Texto proporcionado:
+-------+
Odilia Pablo, de 20 años, vive en un poblado Mam aislado de Huehuetenango. A los 13 años fue violada por un vecino suyo que escapó. Cuatro años más tarde este vecino fue arrestado y Odilia pasó por dos juicios diferentes, pero su violador solo fue condenado por agresión física y estuvo en prisión durante poco tiempo. Esta joven huyó de Guatemala dos veces por miedo a las amenazas de este individuo hacia ella y su familia, pero acabó volviendo a casa desde México después de saber que dos hombres la estaban buscaban. Cuando hablé con ella en verano de 2017, Odilia había estado encerrada, sin salir de casa de sus padres, durante cuatro meses. Todavía recibe amenazas de muerte del violador, que lleva más de un año fuera de la cárcel. No hay policías en su comunidad e, incluso, si les llama, los agentes de la PNC tardan más de una hora en llegar. Su situación ilustra la escasa cobertura de los agentes de la PNC en muchas áreas rurales de Guatemala, así como la falta de accesibilidad y a menudo la reticencia policial a tomarse seriamente las quejas de las mujeres sobre la violencia que sufren. Ello es un factor constante en los casos de las mujeres Mames que piden asilo en Estados Unidos.

La violencia de género en la ruta migratoria a través de México

A medida que los cárteles de la droga y sus colaboradores han conseguido controlar muchas partes de México y América Central, las formas de violencia específicamente de género han acompañado ese control. La legitimación de la violencia militarizada masculina a menudo empaña aquella cometida por organizaciones criminales y por el Ejército. En su trabajo de documentación de las historias de vida de niñas centroamericanas que huyen de situaciones de violencia en la familia o en la comunidad y que son camareras, trabajan en un bar o son trabajadoras sexuales en la frontera entre México y Guatemala, el periodista salvadoreño Óscar Martínez (2014) sugiere que los cuerpos de las mujeres jóvenes se convierten en su principal fuente de capital –ya sea para la venta de sexo, el secuestro o la extorsión a cambio del retorno seguro de sus cuerpos, u otras formas de explotación física–. Como le explicó Luis Flores, representante de la Organización Internacional para las Migraciones (OIM) en Tapachula (Chiapas), a Martínez, hay una expresión para la mercantilización del cuerpo del migrante, esto es: cuerpomátic, «el cuerpo se convierte en una tarjeta de crédito, una nueva edición platino “cuerpomátic” con la que compras un poco de seguridad, un poco de dinero en efectivo y la seguridad de que no maten a tus compañeros de viaje» (Martínez, 2014: 73). Los cuerpos de las niñas y de las mujeres se convierten en el principal activo de los cárteles al atravesar las redes de contrabando transfronterizas.
+-------+
Datos siguientes:
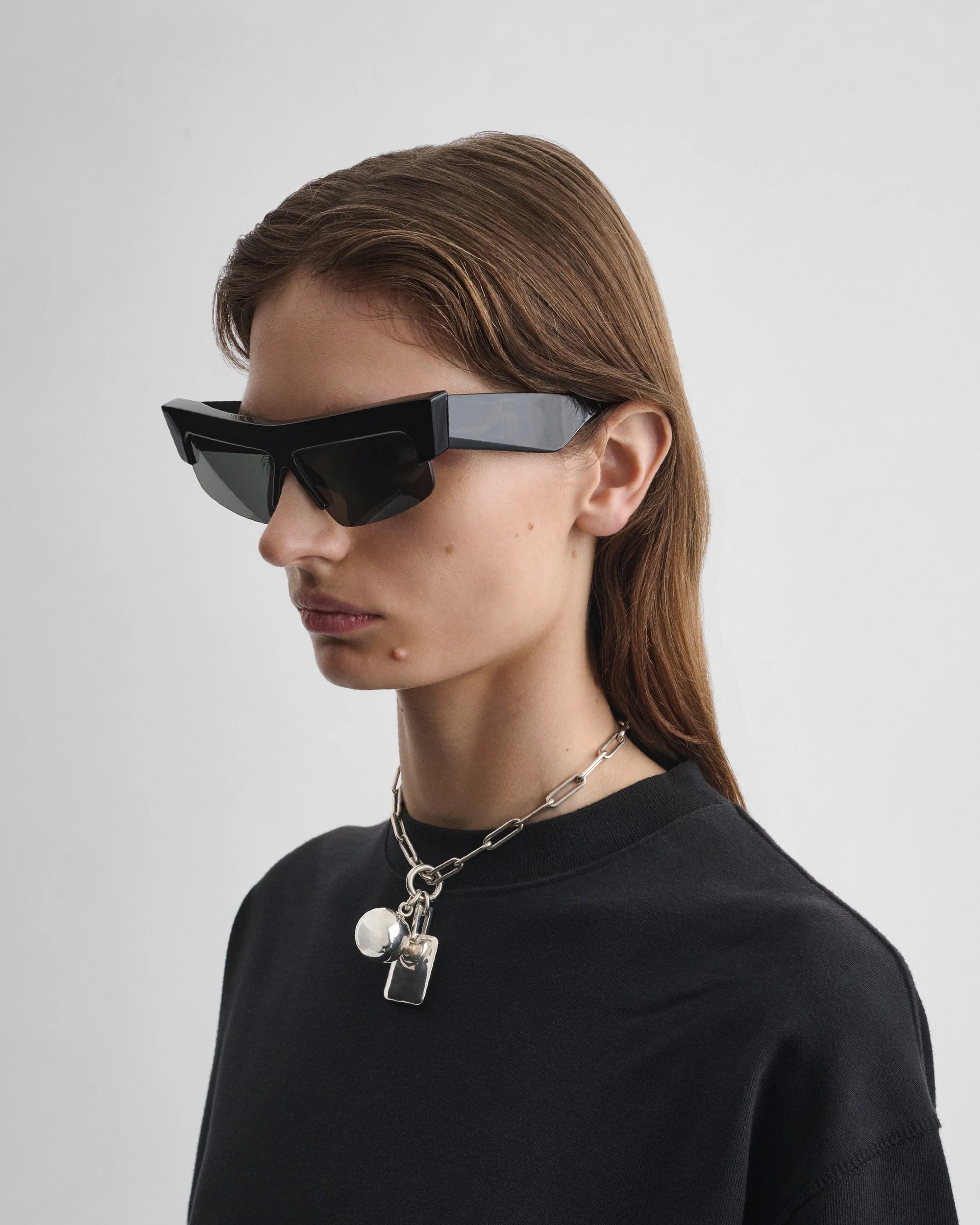 Sliced Cruise Sunglasses - Black/Black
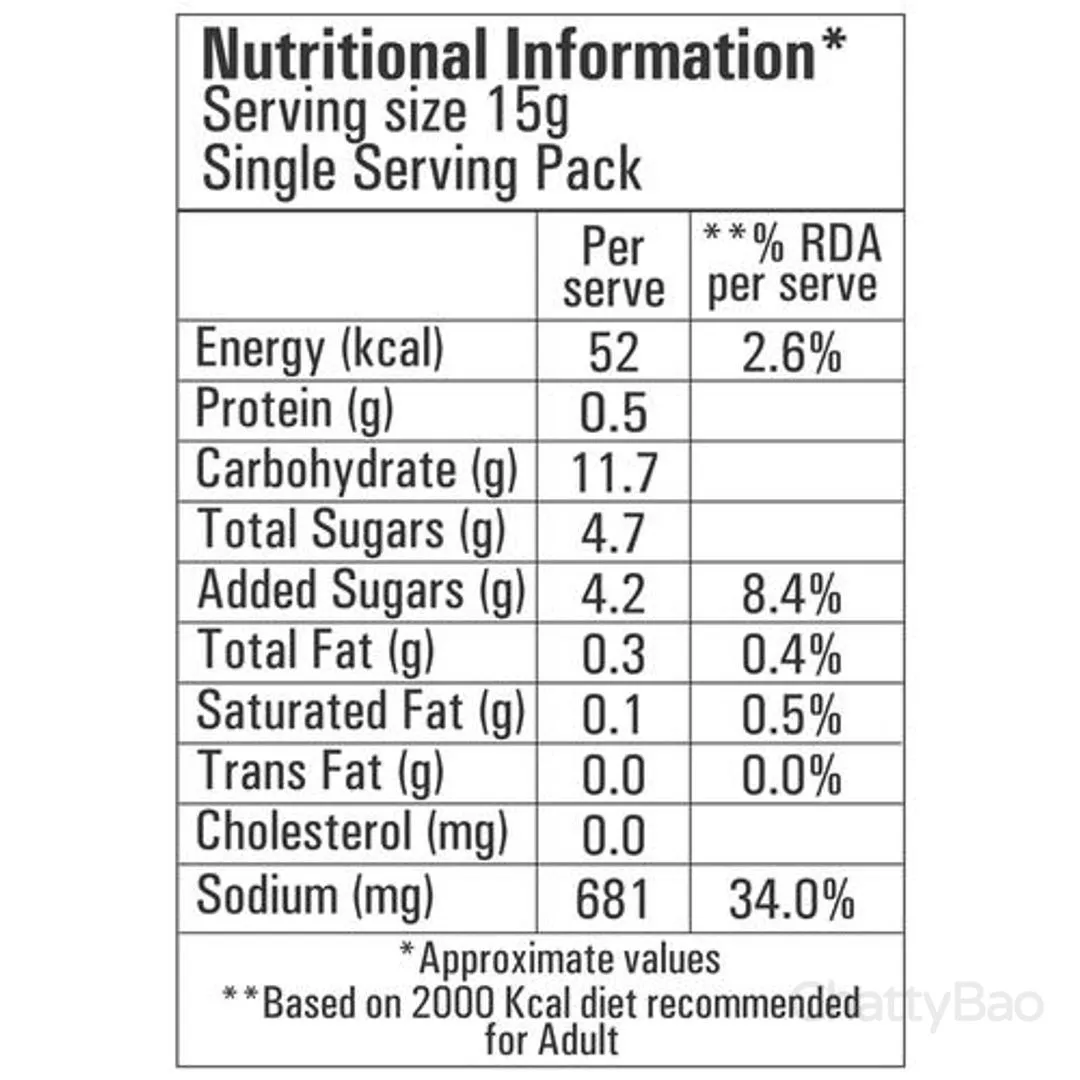 Chings Secret Secret Sweet Corn Instant Soup 15 g view 4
+-------+
Instrucciones de trabajo: Prosigue el texto sobre la violencia de género contra las mujeres migrantes, empezando después de su última oración.

Resultado de la tarea:
Los cuerpos de las mujeres, niñas y otras personas son valiosos para los secuestradores y otros, no solo por su utilidad como objetos de trabajo y deseo sexual, sino también por las relaciones sociales y los cuidados transfronterizos que representan y que implican dinero en efectivo. Como señala Wendy Vogt (2013: 774), los migrantes son el objetivo de los secuestradores «porque saben que sus familias están dispuestas a pagar altos precios monetarios a cambio de sus mujeres, hijas, hijos y hermanos». Así pues, los migrantes no están tan solo mercantilizados como individuos, sino que sus relaciones de parentesco y afectivas también son mercantilizadas: en cualquier acto de secuestro o extorsión en el que un ser querido es «llevado», aquellos vinculados con esa persona (es decir, sus redes) son forzados a pagar una tasa para el retorno seguro de su ser querido. La violación es a menudo una parte rutinaria del secuestro y una parte asumida del viaje para las refugiadas de América Central que se abren camino a través de México hacia Estados Unidos.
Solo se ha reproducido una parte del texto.